X_train, X_test, y_train, y_test = train_test_split(
    X, y, train_size=0.8, random_state=0
)


In [None]:
traffic_cols = [
    'i_mean_traffic',
    'i_total_traffic',
    'i_mean_hw_traffic',
    'i_total_hw_traffic',
    'i_mean_nonhw_traffic',
    'i_total_nonhw_traffic'
]

corr = df_tx[traffic_cols].corr()

plt.figure(figsize=(8,6))
sns.heatmap(corr, annot=True, cmap="coolwarm", fmt=".2f")
plt.title("Correlation of Traffic Variables")
plt.show()


In [None]:
lin_model, lin_r2 = linear_regression(
    X_train, y_train, X_test, y_test
)

print(f"Linear Regression R²: {lin_r2:.3f}")


In [None]:
lasso_model, lasso_r2 = lasso_regression(
    X_train, y_train, X_test, y_test
)

print(f"Lasso Regression Test R²: {lasso_r2:.3f}")


In [None]:
rf_model, rf_r2 = random_forest(X_train, y_train, X_test, y_test)
gb_model, gb_r2 = gradient_boosting(X_train, y_train, X_test, y_test)
xgb_model, xgb_r2 = xgboost_model(X_train, y_train, X_test, y_test)

results = pd.DataFrame({
    "Model": [
        "Random Forest",
        "Gradient Boosting",
        "XGBoost"
    ],
    "Test R2": [
        rf_r2,
        gb_r2,
        xgb_r2
    ]
})

results


In [None]:
from sklearn.preprocessing import StandardScaler
from sklearn.decomposition import PCA

scaled_X = StandardScaler().fit_transform(X)

pca = PCA(n_components=2)
pca_proj = pca.fit_transform(scaled_X)

plt.figure(figsize=(7,6))
plt.scatter(
    pca_proj[:, 0],
    pca_proj[:, 1],
    c=y,
    cmap="viridis",
    s=6
)
plt.colorbar(label="PM2.5")
plt.title("PCA Projection Colored by PM2.5")
plt.xlabel("PC1")
plt.ylabel("PC2")
plt.show()


In [None]:
rf_pipe = build_rf_pipeline(use_pca=False)
rf_pipe.fit(X_train, y_train)

pipe_r2 = rf_pipe.score(X_test, y_test)
print(f"Pipeline Random Forest R²: {pipe_r2:.3f}")


In [None]:
grid = tune_random_forest(rf_pipe, X_train, y_train)

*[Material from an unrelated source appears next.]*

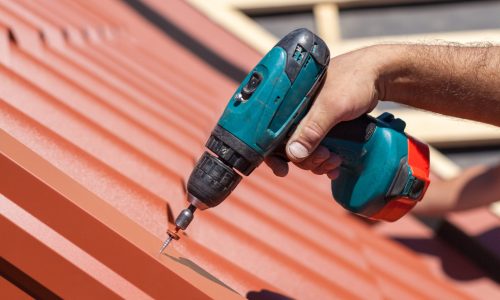 Worker on a roof with electric drill installing red metal tile on wooden house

print("Best Test R²:", grid.score(X_test, y_test))
grid.best_params_


## Conclusion

- Traffic variables are highly correlated; representative metrics were selected
- Tree-based models outperform linear and regularized regression
- Random Forest Regression achieved the best predictive performance (~0.80 R²)
- Socioeconomic and demographic characteristics show differentiated associations
  with PM2.5 exposure across Texas ZCTAs

This notebook demonstrates a reproducible, modular data science workflow
suitable for academic research and applied policy analysis.